→ Task directions: Return all the data, word for word.

→ Entries supplied:
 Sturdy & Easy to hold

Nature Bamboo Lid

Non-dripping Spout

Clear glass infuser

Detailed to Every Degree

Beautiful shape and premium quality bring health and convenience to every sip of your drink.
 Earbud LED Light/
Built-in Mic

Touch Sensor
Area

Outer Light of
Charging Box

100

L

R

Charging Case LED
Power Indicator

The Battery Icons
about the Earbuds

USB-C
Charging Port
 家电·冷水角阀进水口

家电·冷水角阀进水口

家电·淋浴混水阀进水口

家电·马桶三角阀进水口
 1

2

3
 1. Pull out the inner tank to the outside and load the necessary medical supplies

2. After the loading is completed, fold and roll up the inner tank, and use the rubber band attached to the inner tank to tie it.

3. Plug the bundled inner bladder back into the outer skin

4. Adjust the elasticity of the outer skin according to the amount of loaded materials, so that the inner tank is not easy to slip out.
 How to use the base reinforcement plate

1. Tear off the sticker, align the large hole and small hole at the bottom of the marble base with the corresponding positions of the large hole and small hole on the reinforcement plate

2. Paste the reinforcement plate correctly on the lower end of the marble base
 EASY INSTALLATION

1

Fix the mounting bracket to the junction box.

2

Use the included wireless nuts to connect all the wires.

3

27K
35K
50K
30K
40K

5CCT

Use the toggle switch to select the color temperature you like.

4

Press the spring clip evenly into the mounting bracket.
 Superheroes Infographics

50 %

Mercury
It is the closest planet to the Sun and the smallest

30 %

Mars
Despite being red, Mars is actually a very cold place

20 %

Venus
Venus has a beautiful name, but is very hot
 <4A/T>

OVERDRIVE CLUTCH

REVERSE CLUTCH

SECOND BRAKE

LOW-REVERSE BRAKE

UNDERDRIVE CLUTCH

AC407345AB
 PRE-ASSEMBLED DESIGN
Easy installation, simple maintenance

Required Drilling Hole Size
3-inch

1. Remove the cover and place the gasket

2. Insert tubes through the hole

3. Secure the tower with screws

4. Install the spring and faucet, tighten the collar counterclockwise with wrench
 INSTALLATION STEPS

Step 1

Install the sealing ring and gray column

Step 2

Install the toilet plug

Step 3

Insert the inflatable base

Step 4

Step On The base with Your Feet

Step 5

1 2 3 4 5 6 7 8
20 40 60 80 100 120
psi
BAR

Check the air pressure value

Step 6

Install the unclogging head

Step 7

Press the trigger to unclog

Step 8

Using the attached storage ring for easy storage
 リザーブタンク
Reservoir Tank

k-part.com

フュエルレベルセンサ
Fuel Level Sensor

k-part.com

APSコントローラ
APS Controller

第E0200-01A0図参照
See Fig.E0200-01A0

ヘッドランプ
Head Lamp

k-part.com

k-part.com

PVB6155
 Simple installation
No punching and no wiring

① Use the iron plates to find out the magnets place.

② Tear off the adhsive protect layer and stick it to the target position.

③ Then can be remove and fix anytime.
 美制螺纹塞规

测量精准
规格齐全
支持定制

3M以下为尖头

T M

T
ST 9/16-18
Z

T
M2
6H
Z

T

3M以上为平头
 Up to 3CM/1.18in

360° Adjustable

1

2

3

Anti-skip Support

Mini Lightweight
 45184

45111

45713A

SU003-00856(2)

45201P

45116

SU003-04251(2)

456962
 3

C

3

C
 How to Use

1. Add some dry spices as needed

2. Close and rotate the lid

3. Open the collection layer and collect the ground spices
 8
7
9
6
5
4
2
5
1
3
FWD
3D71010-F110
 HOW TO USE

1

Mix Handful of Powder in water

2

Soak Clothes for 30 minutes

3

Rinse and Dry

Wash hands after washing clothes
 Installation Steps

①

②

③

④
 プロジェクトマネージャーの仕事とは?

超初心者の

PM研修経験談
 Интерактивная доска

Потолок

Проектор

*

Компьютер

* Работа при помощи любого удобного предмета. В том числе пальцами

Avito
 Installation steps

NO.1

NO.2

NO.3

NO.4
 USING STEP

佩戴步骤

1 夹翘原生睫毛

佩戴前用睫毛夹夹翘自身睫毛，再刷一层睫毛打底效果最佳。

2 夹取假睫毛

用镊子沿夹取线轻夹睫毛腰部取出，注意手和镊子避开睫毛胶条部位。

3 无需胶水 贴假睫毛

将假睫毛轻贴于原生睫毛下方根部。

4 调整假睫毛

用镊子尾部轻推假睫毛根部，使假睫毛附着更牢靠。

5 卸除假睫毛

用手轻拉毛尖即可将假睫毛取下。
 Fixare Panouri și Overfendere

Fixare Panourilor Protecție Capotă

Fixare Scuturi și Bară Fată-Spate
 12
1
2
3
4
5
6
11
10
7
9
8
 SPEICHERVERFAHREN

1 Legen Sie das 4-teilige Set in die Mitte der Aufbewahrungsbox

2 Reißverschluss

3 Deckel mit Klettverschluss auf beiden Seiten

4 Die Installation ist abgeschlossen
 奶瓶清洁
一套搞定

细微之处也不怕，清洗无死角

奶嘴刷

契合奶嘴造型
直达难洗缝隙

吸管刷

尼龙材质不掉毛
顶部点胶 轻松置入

→ Solved problem:
 Sturdy & Easy to hold

Nature Bamboo Lid

Non-dripping Spout

Clear glass infuser

Detailed to Every Degree

Beautiful shape and premium quality bring health and convenience to every sip of your drink.
 Earbud LED Light/
Built-in Mic

Touch Sensor
Area

Outer Light of
Charging Box

100

L

R

Charging Case LED
Power Indicator

The Battery Icons
about the Earbuds

USB-C
Charging Port
 家电·冷水角阀进水口

家电·冷水角阀进水口

家电·淋浴混水阀进水口

家电·马桶三角阀进水口
 1

2

3
 1. Pull out the inner tank to the outside and load the necessary medical supplies

2. After the loading is completed, fold and roll up the inner tank, and use the rubber band attached to the inner tank to tie it.

3. Plug the bundled inner bladder back into the outer skin

4. Adjust the elasticity of the outer skin according to the amount of loaded materials, so that the inner tank is not easy to slip out.
 How to use the base reinforcement plate

1. Tear off the sticker, align the large hole and small hole at the bottom of the marble base with the corresponding positions of the large hole and small hole on the reinforcement plate

2. Paste the reinforcement plate correctly on the lower end of the marble base
 EASY INSTALLATION

1

Fix the mounting bracket to the junction box.

2

Use the included wireless nuts to connect all the wires.

3

27K
35K
50K
30K
40K

5CCT

Use the toggle switch to select the color temperature you like.

4

Press the spring clip evenly into the mounting bracket.
 Superheroes Infographics

50 %

Mercury
It is the closest planet to the Sun and the smallest

30 %

Mars
Despite being red, Mars is actually a very cold place

20 %

Venus
Venus has a beautiful name, but is very hot
 <4A/T>

OVERDRIVE CLUTCH

REVERSE CLUTCH

SECOND BRAKE

LOW-REVERSE BRAKE

UNDERDRIVE CLUTCH

AC407345AB
 PRE-ASSEMBLED DESIGN
Easy installation, simple maintenance

Required Drilling Hole Size
3-inch

1. Remove the cover and place the gasket

2. Insert tubes through the hole

3. Secure the tower with screws

4. Install the spring and faucet, tighten the collar counterclockwise with wrench
 INSTALLATION STEPS

Step 1

Install the sealing ring and gray column

Step 2

Install the toilet plug

Step 3

Insert the inflatable base

Step 4

Step On The base with Your Feet

Step 5

1 2 3 4 5 6 7 8
20 40 60 80 100 120
psi
BAR

Check the air pressure value

Step 6

Install the unclogging head

Step 7

Press the trigger to unclog

Step 8

Using the attached storage ring for easy storage
 リザーブタンク
Reservoir Tank

k-part.com

フュエルレベルセンサ
Fuel Level Sensor

k-part.com

APSコントローラ
APS Controller

第E0200-01A0図参照
See Fig.E0200-01A0

ヘッドランプ
Head Lamp

k-part.com

k-part.com

PVB6155
 Simple installation
No punching and no wiring

① Use the iron plates to find out the magnets place.

② Tear off the adhsive protect layer and stick it to the target position.

③ Then can be remove and fix anytime.
 美制螺纹塞规

测量精准
规格齐全
支持定制

3M以下为尖头

T M

T
ST 9/16-18
Z

T
M2
6H
Z

T

3M以上为平头
 Up to 3CM/1.18in

360° Adjustable

1

2

3

Anti-skip Support

Mini Lightweight
 45184

45111

45713A

SU003-00856(2)

45201P

45116

SU003-04251(2)

456962
 3

C

3

C
 How to Use

1. Add some dry spices as needed

2. Close and rotate the lid

3. Open the collection layer and collect the ground spices
 8
7
9
6
5
4
2
5
1
3
FWD
3D71010-F110
 HOW TO USE

1

Mix Handful of Powder in water

2

Soak Clothes for 30 minutes

3

Rinse and Dry

Wash hands after washing clothes
 Installation Steps

①

②

③

④
 プロジェクトマネージャーの仕事とは?

超初心者の

PM研修経験談
 Интерактивная доска

Потолок

Проектор

*

Компьютер

* Работа при помощи любого удобного предмета. В том числе пальцами

Avito
 Installation steps

NO.1

NO.2

NO.3

NO.4
 USING STEP

佩戴步骤

1 夹翘原生睫毛

佩戴前用睫毛夹夹翘自身睫毛，再刷一层睫毛打底效果最佳。

2 夹取假睫毛

用镊子沿夹取线轻夹睫毛腰部取出，注意手和镊子避开睫毛胶条部位。

3 无需胶水 贴假睫毛

将假睫毛轻贴于原生睫毛下方根部。

4 调整假睫毛

用镊子尾部轻推假睫毛根部，使假睫毛附着更牢靠。

5 卸除假睫毛

用手轻拉毛尖即可将假睫毛取下。
 Fixare Panouri și Overfendere

Fixare Panourilor Protecție Capotă

Fixare Scuturi și Bară Fată-Spate
 12
1
2
3
4
5
6
11
10
7
9
8
 SPEICHERVERFAHREN

1 Legen Sie das 4-teilige Set in die Mitte der Aufbewahrungsbox

2 Reißverschluss

3 Deckel mit Klettverschluss auf beiden Seiten

4 Die Installation ist abgeschlossen
 奶瓶清洁
一套搞定

细微之处也不怕，清洗无死角

奶嘴刷

契合奶嘴造型
直达难洗缝隙

吸管刷

尼龙材质不掉毛
顶部点胶 轻松置入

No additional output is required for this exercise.